What vastly differentiated this class from all other classes was that we delved deeply into what was true and what wasn’t. In Drugs and Behavior, we read articles that exposed the truths behind major pharmaceutical companies and their motives. We read about the pros and cons of our medical care system and other reports concerning healthcare and health awareness. It was the first time I had stopped to question whether or not popular trends such as superfoods should be followed, and it brought to light the depth of our nation’s health disparities. I began to think about how inaccurate reporting of health issues–or a lack thereof–could cause issues that could’ve been avoided.

Health awareness is a universal issue, starting from how we take care of our bodies to how our country takes care of us. In the United States, processed and refined foods have been completely normalized. Fast food restaurants have dominated and spread virtually everywhere, both rural and city-wide.
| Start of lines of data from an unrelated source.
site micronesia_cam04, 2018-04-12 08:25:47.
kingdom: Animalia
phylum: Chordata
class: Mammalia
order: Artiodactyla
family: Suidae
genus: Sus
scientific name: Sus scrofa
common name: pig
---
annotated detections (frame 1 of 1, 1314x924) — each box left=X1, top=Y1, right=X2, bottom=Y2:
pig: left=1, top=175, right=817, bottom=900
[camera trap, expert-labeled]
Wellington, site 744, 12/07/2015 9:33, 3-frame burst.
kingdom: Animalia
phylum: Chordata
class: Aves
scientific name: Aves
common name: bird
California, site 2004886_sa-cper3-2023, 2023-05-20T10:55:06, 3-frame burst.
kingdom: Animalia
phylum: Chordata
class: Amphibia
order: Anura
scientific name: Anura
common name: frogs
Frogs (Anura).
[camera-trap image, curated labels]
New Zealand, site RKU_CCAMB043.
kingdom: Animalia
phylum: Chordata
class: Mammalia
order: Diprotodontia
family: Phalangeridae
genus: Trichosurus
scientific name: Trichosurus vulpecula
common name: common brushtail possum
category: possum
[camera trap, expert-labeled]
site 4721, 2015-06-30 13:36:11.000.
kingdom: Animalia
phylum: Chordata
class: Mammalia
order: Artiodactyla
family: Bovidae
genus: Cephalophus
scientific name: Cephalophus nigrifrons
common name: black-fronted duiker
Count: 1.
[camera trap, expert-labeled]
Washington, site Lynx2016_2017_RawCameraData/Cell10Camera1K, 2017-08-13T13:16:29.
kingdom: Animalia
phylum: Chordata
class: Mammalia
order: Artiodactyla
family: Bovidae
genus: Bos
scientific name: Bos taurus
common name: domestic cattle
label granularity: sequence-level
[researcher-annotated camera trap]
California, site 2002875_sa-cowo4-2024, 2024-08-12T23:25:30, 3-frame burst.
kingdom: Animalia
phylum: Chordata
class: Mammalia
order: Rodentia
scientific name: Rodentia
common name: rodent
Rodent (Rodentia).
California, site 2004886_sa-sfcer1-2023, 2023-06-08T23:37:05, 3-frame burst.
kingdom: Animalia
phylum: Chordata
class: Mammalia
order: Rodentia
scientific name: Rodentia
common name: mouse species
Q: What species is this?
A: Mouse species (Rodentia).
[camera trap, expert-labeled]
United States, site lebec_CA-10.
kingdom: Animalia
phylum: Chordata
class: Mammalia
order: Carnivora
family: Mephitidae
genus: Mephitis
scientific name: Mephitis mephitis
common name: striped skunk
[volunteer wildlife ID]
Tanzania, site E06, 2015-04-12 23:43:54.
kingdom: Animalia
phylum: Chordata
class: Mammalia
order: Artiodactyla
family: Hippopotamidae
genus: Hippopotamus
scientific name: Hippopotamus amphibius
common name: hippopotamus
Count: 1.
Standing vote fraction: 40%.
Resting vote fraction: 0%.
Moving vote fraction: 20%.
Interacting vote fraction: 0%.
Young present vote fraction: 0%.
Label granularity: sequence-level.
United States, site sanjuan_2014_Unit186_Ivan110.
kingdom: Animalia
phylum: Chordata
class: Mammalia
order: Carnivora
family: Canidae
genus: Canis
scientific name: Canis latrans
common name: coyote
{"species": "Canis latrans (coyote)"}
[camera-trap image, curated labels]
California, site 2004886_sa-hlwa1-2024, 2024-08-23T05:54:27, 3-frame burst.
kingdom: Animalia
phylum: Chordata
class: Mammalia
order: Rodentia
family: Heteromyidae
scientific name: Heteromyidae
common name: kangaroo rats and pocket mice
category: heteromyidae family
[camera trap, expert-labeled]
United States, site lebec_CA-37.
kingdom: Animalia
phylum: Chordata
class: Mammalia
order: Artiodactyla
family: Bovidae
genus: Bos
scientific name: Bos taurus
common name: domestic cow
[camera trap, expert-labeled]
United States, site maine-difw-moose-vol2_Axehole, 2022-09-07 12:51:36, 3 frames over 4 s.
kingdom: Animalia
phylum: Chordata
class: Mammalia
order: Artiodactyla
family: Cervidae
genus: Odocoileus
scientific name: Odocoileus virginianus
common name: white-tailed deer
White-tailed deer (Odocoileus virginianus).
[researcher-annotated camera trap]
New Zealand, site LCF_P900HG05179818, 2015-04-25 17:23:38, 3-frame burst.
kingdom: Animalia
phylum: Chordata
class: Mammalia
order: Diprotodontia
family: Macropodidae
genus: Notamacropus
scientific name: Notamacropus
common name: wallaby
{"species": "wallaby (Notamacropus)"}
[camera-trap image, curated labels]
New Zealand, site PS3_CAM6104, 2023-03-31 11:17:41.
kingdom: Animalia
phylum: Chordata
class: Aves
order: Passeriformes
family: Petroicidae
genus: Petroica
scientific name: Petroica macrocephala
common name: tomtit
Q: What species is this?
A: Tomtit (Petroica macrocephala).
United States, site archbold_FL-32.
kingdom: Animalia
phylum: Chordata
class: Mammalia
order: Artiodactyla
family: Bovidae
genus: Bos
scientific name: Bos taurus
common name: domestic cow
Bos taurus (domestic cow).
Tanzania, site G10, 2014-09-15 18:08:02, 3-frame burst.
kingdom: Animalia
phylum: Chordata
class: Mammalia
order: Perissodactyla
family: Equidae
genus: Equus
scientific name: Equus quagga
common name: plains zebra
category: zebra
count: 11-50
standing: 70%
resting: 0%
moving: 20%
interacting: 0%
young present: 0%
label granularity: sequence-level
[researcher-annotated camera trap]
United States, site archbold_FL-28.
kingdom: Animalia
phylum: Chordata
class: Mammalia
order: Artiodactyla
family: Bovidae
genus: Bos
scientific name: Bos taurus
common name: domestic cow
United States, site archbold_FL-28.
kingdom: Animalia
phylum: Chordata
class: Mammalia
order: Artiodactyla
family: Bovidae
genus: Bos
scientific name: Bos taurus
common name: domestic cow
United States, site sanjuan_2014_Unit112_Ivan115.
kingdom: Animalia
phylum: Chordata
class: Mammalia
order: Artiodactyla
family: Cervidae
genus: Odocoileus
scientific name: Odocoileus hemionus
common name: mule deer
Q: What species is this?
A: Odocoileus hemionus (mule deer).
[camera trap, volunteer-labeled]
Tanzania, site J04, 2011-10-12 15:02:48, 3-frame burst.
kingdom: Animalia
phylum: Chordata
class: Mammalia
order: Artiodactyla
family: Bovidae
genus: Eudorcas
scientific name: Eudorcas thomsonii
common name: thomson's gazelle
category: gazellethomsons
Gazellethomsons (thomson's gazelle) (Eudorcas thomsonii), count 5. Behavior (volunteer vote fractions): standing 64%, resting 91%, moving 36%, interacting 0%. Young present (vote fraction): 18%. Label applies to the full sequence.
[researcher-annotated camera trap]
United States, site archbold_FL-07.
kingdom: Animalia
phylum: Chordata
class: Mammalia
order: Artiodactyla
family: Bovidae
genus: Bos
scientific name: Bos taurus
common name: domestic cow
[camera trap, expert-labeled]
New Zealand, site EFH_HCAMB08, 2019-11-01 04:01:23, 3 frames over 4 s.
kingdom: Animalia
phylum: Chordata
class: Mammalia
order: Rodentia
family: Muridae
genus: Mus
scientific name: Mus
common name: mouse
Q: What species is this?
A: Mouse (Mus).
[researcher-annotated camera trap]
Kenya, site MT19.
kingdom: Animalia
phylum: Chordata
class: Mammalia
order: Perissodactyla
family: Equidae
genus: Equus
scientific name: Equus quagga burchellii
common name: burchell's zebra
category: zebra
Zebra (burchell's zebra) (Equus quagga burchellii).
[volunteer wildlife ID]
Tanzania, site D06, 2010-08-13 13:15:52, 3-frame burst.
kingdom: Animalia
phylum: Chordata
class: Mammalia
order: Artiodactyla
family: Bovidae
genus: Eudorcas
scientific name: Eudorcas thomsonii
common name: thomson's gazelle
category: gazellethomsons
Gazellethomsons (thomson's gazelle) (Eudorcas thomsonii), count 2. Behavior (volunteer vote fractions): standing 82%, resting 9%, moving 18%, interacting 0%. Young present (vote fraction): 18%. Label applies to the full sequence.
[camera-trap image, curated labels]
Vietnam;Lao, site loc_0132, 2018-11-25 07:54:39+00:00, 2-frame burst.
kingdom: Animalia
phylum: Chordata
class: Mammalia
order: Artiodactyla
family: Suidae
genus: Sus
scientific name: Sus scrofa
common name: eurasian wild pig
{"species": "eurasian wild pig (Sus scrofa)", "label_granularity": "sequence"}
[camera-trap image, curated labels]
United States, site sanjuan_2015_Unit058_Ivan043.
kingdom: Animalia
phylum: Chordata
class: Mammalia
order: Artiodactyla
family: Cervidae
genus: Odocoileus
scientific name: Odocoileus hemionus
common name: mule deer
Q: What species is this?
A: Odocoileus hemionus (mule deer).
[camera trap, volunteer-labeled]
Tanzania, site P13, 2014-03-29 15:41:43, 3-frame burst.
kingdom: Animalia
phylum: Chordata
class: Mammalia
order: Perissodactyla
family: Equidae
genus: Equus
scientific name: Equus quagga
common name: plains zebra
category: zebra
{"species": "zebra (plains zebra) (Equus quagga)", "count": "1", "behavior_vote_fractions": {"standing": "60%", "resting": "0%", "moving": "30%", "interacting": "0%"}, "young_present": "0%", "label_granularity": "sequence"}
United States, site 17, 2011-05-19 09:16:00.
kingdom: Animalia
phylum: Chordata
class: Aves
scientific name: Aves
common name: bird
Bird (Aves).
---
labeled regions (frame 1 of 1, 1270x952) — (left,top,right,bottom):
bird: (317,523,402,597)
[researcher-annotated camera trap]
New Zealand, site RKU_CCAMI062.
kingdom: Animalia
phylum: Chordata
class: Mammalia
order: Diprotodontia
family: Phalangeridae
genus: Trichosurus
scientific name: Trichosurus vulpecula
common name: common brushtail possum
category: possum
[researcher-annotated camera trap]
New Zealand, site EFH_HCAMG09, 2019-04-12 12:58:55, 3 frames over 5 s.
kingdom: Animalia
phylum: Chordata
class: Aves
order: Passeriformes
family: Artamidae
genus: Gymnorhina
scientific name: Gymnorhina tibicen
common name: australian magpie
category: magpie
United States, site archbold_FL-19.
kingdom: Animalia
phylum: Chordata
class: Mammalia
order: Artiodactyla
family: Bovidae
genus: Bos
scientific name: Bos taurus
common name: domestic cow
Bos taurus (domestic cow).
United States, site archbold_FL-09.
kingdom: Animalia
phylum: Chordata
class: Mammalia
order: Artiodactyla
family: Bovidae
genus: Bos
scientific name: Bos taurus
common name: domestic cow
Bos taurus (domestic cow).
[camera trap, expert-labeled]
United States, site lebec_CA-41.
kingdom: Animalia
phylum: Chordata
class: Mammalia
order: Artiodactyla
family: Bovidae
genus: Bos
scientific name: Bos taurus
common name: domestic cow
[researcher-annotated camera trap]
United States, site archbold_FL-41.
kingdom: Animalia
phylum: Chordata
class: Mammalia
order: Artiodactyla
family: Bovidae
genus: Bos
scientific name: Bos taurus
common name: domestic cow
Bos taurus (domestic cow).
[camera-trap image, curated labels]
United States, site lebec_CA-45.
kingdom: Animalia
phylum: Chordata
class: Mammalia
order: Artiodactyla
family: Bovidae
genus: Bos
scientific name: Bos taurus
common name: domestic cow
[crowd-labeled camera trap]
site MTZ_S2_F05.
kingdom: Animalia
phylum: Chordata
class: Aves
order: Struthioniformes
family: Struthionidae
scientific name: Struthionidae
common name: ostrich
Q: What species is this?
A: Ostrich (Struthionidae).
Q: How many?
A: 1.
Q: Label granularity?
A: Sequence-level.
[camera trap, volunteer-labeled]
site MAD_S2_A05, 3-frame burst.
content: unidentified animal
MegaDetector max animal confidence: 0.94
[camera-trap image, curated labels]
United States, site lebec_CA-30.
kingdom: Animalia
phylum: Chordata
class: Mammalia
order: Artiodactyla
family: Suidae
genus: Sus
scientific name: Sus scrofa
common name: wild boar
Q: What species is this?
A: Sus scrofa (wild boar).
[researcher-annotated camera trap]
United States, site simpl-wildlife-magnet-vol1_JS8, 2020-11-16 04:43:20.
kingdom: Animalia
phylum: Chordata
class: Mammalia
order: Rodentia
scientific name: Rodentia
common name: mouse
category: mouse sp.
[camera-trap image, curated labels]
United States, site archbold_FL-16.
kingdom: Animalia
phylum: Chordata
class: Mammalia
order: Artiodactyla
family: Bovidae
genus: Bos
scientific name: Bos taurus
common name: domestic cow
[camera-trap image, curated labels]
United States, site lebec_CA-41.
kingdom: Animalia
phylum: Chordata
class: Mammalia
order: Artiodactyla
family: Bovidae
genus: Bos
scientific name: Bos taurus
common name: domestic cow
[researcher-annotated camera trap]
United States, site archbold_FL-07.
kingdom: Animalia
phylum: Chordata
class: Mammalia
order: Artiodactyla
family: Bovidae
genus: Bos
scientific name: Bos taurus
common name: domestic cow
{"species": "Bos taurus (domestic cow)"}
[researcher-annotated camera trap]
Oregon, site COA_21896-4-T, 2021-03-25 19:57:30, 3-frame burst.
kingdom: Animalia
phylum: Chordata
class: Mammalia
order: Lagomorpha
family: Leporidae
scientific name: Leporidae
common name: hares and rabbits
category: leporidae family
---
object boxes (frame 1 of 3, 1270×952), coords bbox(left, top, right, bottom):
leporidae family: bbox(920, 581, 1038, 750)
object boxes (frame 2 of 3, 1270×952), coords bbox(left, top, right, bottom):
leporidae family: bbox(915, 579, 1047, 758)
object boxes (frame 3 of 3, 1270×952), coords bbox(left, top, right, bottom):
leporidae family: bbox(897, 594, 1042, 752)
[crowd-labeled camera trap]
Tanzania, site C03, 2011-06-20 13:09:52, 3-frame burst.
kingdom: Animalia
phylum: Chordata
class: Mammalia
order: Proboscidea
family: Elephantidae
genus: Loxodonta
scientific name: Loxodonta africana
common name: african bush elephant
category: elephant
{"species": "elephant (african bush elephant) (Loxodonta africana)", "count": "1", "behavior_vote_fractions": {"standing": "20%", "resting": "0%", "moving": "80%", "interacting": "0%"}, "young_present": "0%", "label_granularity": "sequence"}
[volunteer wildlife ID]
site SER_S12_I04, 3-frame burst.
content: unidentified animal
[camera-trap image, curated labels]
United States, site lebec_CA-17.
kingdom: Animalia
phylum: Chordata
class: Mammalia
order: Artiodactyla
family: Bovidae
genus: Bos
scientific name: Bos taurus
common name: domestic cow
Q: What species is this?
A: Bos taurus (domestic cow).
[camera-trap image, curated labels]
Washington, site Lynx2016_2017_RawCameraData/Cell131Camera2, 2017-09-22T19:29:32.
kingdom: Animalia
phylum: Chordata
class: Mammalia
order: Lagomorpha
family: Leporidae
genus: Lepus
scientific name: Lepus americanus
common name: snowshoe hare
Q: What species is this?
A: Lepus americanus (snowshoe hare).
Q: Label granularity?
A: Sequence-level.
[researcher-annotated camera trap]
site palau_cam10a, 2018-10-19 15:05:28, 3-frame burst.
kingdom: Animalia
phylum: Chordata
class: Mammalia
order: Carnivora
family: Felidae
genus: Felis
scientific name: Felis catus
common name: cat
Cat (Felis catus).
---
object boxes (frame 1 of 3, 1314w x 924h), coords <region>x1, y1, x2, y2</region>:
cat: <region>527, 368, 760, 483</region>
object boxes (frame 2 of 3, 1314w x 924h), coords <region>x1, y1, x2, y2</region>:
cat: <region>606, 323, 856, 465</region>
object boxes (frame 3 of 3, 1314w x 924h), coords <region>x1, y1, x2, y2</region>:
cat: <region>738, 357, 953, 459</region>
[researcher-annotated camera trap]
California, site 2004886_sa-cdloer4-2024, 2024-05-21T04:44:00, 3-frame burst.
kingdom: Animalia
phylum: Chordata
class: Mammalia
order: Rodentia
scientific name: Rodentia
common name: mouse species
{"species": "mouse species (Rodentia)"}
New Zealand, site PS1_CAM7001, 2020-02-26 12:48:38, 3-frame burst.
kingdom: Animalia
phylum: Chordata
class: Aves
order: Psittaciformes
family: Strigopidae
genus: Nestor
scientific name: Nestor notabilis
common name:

Yet there are still some communities that scramble to find adequate health care due to a myriad of reasons, varying from distance to poverty.[1]

Just as my education has shaped me into who I am today, I hope to share my findings so that others can become more informed on subjects that matter. As a new member of the Human Health news team, I’m excited and grateful for the opportunity to be able to share my research and uncover the truth about global health with the online world.


[1] Warshaw, R. (2017, October 31). Health Disparities Affect Millions in Rural U.S. Communities. AAMC.